(WORK REQUEST 1): In the passage below on the Cartoon Library, how many original cartoons did the Robert Roy Metz Collection contain?
(WORK REQUEST 2): Summarize the passage below on the Cartoon Library in two sentences.
(WORK REQUEST 3): Translate this sentence from the passage below on the Cartoon Library into Spanish: "Caniff loved his university very much and truly believed that without the education he got here, he would not have achieved the things that he did."
[[ EXCERPT, beginning ]]
The Cartoon Library began in 1977 when the Milton Caniff Collection was donated to Ohio State and delivered to the School of Journalism, which was headed by Lucy Shelton Caswell, who became the Milton Caniff Reading Room's first curator. Interviewed by Matt Tauber, Caswell detailed the museum's origins and how she became involved:

Caniff loved his university very much and truly believed that without the education he got here, he would not have achieved the things that he did. So, his sense of gratitude to the university was palpable... Somebody had to be responsible to make sure it was all there, and all the boxes had my name on it. When funding was made available to work on Caniff, I was offered a six-month appointment. I’ve been here ever since. The original collection was housed in the Journalism building. When I started working with it, we were in two classrooms that had been converted, a door cut between them, so that one was a reading room and one was a storage area... At the time that I started, there weren’t really the kinds of resources to teach and learn about comics that we have now. So, I basically had to make it up as we went along. There just wasn’t anything else out there. As a good librarian and scholar, I started writing around to other places that said they had cartoon collections to see how they did things, because you don’t want to reinvent the wheel if somebody’s already figured it out. It turned out that nobody had the kind of thing that we had in the Caniff collection, i.e. so extensive, and the combination of art and manuscript materials. And nobody else was trying to grow it the way we were.

From two classrooms off the back hallway of the Journalism Building in 1977, the collection expanded to three classrooms and became part of the University Libraries. By 1989, the three classrooms were filled, and the library moved into a larger space, eventually requiring the use of off-site storage as the collection continued to expand. (At that point, the facility was named the Cartoon Research Library.)

In 1992, United Media donated the Robert Roy Metz Collection of 83,034 original cartoons by 113 cartoonists. In early 1996, the library accepted a complete run of Newspaper Enterprise Association syndicate proof books (1903–1977), as well as original art and papers from cartoonists P. Craig Russell and Lynn Johnston.
[[ EXCERPT, end ]]
[[ GIVEN ENTRIES, beginning ]]
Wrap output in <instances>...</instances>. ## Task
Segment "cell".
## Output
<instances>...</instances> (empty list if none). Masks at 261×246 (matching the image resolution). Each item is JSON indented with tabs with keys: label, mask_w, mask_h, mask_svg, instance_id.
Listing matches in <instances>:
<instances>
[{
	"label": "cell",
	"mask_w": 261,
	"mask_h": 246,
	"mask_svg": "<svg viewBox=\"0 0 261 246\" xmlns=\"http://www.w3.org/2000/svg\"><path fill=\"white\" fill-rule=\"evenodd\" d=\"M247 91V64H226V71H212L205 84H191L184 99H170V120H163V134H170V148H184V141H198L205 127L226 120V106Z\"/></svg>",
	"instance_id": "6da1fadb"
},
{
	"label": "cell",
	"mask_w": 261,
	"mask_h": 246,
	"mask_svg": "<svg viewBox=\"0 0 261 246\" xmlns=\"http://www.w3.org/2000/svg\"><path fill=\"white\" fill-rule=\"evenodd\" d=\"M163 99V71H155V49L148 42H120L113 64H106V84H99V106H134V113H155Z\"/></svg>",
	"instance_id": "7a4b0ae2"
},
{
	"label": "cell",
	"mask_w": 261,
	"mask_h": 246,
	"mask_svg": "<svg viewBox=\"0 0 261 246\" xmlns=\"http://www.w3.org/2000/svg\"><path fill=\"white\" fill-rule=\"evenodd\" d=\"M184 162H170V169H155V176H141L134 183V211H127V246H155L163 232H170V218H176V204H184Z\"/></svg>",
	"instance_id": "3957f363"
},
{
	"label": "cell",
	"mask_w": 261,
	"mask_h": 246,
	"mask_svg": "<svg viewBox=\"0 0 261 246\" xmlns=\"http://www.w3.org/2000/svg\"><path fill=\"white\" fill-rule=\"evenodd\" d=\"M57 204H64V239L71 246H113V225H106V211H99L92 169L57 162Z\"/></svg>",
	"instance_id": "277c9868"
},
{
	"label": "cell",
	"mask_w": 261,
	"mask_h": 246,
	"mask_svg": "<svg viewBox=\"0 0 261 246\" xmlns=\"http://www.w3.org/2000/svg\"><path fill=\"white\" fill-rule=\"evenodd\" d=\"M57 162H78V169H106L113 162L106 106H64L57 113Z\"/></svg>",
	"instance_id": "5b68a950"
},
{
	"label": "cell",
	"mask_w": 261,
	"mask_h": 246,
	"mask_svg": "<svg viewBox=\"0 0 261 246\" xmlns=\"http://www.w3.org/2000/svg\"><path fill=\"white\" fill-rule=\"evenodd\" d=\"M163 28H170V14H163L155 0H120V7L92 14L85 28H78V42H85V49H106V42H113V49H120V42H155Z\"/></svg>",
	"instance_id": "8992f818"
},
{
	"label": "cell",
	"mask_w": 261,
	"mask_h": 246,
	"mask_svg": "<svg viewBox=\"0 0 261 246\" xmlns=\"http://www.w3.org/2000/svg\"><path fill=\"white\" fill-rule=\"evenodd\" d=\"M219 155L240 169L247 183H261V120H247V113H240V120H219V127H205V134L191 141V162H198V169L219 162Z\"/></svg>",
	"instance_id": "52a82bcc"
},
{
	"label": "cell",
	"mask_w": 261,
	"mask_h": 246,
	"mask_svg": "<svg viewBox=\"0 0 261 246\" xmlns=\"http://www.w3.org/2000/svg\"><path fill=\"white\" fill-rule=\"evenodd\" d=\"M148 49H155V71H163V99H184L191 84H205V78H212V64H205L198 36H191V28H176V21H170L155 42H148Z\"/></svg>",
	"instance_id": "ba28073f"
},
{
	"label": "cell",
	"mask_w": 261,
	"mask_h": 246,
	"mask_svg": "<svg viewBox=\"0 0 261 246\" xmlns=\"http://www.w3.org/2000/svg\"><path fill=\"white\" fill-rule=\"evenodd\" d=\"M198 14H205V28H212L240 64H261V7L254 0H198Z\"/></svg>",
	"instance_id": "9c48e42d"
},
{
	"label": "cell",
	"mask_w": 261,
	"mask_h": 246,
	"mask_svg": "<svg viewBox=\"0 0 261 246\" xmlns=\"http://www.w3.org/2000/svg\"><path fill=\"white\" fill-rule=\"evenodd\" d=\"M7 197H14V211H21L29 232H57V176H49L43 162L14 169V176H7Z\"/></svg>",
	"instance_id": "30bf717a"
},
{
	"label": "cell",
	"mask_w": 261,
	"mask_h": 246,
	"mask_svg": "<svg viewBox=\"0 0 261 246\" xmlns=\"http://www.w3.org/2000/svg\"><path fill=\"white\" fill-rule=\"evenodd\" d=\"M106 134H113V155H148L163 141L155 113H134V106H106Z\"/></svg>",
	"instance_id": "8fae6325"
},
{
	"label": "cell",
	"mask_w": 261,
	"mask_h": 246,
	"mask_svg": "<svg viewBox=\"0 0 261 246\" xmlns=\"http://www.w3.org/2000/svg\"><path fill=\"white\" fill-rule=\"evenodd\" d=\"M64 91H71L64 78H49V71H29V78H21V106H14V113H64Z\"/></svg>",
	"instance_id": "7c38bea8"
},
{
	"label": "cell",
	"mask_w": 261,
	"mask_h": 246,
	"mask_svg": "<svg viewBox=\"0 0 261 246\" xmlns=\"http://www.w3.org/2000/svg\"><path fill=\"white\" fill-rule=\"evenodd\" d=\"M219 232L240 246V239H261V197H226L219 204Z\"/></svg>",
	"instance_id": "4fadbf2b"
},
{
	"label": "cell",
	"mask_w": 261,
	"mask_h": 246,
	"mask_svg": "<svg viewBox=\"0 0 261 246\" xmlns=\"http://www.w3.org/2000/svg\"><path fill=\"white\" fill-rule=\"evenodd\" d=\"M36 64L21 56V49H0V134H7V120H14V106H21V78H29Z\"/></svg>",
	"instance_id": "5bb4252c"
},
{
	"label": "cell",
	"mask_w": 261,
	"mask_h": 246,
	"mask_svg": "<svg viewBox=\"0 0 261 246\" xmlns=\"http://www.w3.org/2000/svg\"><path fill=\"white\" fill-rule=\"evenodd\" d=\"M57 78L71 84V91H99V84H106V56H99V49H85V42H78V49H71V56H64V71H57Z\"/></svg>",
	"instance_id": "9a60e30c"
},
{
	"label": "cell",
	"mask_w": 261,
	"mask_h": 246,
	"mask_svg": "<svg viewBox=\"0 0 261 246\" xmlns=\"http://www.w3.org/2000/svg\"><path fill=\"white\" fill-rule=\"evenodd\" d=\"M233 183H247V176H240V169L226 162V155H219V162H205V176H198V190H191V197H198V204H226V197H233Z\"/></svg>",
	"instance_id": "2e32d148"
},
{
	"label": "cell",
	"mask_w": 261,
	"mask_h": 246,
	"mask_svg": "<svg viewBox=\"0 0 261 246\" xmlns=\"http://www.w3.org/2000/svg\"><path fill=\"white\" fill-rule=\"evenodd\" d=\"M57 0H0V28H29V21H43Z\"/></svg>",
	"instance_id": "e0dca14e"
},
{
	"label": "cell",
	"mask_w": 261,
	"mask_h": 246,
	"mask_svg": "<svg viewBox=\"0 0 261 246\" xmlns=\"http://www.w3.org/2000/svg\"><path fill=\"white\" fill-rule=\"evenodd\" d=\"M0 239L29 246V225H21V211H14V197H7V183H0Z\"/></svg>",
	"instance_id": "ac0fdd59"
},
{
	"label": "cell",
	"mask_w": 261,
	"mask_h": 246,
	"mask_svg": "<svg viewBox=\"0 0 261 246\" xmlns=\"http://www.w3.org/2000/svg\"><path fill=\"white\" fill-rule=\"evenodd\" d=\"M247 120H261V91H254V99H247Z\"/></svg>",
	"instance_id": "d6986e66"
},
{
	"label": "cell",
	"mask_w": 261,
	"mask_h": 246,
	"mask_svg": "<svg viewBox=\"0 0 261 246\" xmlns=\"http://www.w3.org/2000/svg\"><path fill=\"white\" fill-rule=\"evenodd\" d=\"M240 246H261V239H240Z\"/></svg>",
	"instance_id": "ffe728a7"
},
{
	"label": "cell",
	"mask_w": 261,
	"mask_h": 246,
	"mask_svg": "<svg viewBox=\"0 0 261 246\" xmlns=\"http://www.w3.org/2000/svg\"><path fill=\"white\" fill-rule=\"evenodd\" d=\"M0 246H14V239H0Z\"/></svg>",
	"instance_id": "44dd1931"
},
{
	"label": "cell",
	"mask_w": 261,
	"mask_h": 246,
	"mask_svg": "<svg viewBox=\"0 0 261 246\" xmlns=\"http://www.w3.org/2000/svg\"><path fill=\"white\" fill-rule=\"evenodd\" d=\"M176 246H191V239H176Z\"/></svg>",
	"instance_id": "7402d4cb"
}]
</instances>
[[ GIVEN ENTRIES, end ]]
(REPLY 1): 83,034 original cartoons by 113 cartoonists.

(REPLY 2): The Cartoon Library began in 1977, when the Milton Caniff Collection was donated to Ohio State and delivered to the School of Journalism, and Lucy Shelton Caswell became the first curator of the Milton Caniff Reading Room. The collection grew from two converted classrooms into larger space within the University Libraries and later received major donations, including the Robert Roy Metz Collection in 1992 and Newspaper Enterprise Association syndicate proof books in 1996.

(REPLY 3): Caniff quería mucho a su universidad y creía sinceramente que, sin la educación que recibió aquí, no habría logrado las cosas que logró.